── Page excerpt ──
In such instance, the Corporate Governance Committee will, within 90 days of the shareholders' meeting, determine whether to accept the resignation, which, absent exceptional circumstances, should be accepted. The resignation will become effective when accepted by the Board. In the interest of expediency, I would like to call on Arthur Kacprzak to make the nominations on behalf of management of the company.
I nominate the individuals named in the Management Information Circular to stand for elections as directors of the company. Namely, Arun Banskota, Melissa Stapleton Barnes, Amee Chande, Daniel Goldberg, Christopher Huskilson, D. Randy Laney, Kenneth Moore, Masheed Saidi, and Dilek Samil.
Particulars of these nine nominees for whom, in the absence of instructions to the contrary, management proxies will be voted, are set out in the Management Information Circular. These nominees have accepted their nominations. If elected, these nominees will hold office until the end of the next Annual Meeting of Shareholders, or until their successors are elected or appointed in accordance with the articles and bylaws of the company. Pursuant to our advanced notice bylaw, there have been no director nominations put forward other than the directors nominated on behalf of management, as set out in our Management Information Circular. Accordingly, I declare the nominations closed. May I have a motion for the election of the nine persons nominated as directors?
───
── Extracted entries ──
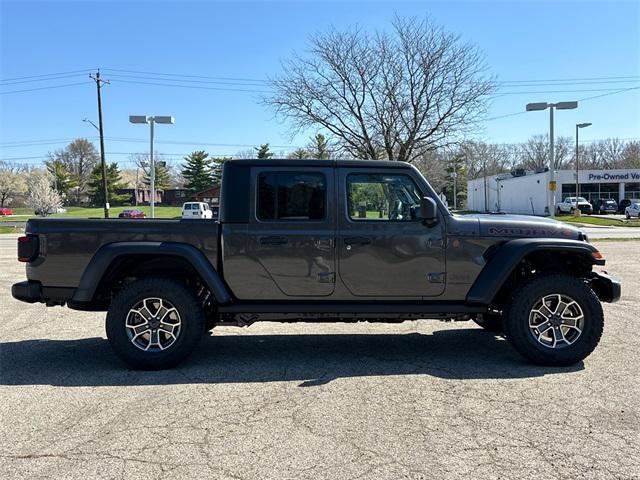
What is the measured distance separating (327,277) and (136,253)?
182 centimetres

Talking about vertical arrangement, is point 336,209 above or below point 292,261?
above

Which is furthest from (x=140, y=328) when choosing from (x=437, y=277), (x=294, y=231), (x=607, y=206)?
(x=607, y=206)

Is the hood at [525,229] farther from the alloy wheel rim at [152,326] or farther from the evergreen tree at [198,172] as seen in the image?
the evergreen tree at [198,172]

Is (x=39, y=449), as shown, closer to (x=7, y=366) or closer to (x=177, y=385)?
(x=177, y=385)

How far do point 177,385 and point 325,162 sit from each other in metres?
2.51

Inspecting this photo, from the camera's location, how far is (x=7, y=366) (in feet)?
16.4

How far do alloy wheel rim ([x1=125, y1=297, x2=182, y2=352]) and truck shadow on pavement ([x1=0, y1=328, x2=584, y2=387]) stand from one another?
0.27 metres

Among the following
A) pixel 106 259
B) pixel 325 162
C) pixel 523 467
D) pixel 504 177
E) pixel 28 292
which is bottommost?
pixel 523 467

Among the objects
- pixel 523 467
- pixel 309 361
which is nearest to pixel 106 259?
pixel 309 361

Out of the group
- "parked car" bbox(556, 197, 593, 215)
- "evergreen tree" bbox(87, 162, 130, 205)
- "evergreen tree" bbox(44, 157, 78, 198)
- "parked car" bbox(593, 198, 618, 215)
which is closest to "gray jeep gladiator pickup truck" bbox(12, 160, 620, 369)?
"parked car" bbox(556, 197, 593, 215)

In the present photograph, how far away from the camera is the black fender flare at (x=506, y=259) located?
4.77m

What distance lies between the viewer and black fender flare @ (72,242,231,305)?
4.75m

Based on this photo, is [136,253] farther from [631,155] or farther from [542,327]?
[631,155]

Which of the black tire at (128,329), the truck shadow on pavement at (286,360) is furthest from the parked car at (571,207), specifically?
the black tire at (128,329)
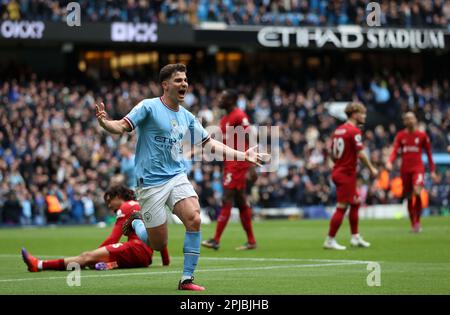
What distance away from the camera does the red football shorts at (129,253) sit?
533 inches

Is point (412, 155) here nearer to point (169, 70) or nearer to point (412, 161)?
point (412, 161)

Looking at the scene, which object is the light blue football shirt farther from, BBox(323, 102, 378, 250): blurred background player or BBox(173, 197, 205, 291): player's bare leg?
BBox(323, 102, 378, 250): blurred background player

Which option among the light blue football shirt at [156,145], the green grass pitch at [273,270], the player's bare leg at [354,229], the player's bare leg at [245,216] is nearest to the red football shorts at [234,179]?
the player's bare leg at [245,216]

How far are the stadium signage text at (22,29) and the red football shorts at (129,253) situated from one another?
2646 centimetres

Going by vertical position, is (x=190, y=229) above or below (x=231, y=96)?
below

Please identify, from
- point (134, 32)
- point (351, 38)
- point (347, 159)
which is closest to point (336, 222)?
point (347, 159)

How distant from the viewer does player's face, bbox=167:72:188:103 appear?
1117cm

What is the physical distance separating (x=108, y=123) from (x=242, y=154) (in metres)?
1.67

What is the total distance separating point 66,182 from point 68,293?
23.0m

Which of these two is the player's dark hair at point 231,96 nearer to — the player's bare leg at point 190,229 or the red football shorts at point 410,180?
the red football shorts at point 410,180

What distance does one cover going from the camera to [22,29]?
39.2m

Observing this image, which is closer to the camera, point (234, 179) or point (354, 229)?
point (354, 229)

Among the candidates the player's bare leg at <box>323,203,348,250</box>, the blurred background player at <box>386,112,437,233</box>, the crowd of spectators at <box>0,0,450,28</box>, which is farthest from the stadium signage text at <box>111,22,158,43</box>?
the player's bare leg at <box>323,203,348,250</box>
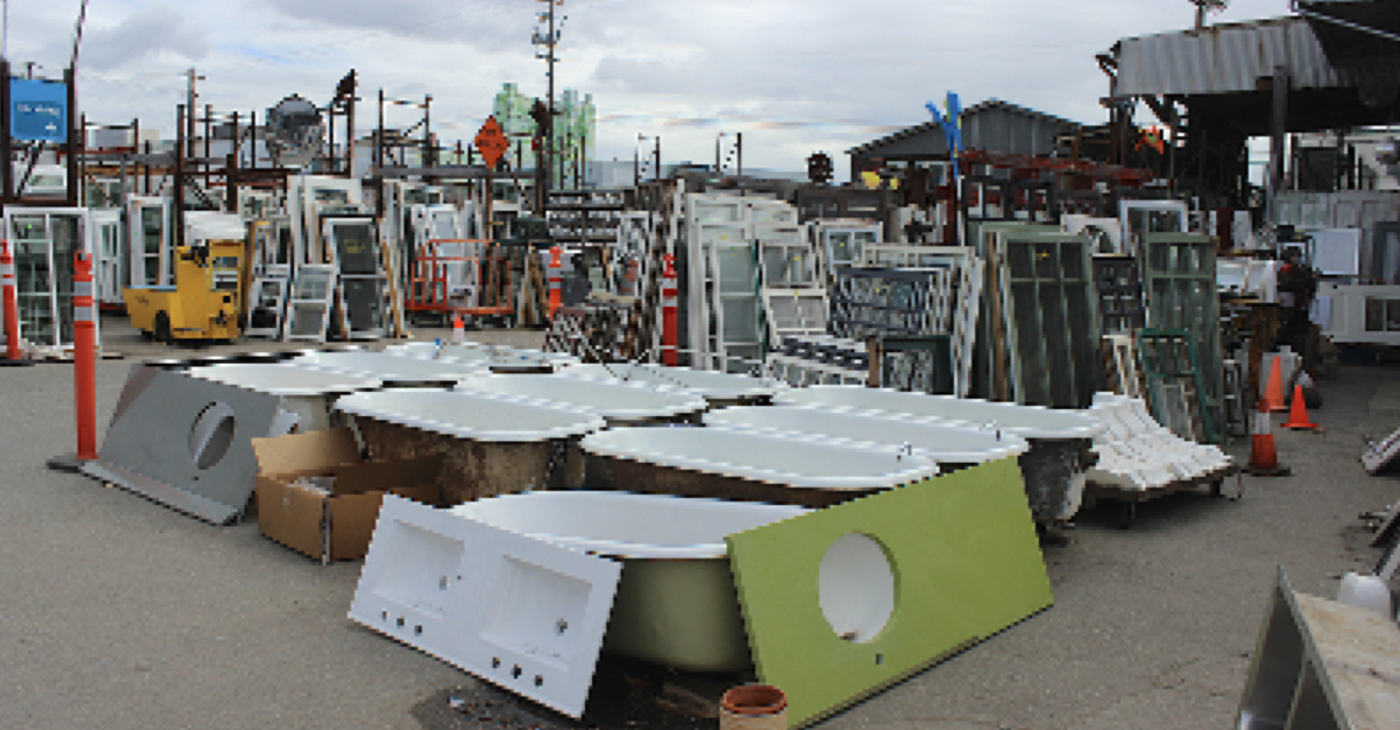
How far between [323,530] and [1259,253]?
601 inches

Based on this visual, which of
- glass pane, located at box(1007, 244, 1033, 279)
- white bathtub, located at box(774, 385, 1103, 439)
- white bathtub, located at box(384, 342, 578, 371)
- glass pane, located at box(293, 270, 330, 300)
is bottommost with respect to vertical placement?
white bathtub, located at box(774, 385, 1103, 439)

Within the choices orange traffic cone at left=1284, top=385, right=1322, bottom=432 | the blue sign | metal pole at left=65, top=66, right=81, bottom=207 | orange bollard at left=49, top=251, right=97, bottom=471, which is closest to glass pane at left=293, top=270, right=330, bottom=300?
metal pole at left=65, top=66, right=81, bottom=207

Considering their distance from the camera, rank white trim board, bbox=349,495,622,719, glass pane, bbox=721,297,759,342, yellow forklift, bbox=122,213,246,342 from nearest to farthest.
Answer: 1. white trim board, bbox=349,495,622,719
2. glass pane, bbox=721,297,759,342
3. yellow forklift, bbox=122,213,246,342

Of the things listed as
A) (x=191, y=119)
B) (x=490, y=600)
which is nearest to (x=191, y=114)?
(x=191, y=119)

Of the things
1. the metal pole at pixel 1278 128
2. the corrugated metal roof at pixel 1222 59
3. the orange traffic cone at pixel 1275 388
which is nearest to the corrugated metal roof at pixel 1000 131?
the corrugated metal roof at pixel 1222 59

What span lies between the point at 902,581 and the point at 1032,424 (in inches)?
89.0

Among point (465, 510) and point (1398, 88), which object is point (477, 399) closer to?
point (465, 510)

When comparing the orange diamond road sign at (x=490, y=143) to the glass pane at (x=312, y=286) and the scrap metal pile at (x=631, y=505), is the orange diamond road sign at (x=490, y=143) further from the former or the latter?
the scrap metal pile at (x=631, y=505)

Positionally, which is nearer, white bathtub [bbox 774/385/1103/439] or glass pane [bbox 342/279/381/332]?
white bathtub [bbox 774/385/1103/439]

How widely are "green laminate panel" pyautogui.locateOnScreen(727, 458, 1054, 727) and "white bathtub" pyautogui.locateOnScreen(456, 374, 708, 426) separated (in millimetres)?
───
» **Problems to solve**
1. Write out the meeting excerpt word for word, everything from "In such instance, the" down to "management of the company.".
2. According to the meeting excerpt, how many days after the shareholders' meeting does the Corporate Governance Committee have to decide whether to accept the resignation?
Answer from the meeting excerpt alone, not the listing.

» **Responses per task**
1.
In such instance, the Corporate Governance Committee will, within 90 days of the shareholders' meeting, determine whether to accept the resignation, which, absent exceptional circumstances, should be accepted. The resignation will become effective when accepted by the Board. In the interest of expediency, I would like to call on Arthur Kacprzak to make the nominations on behalf of management of the company.

2. 90 days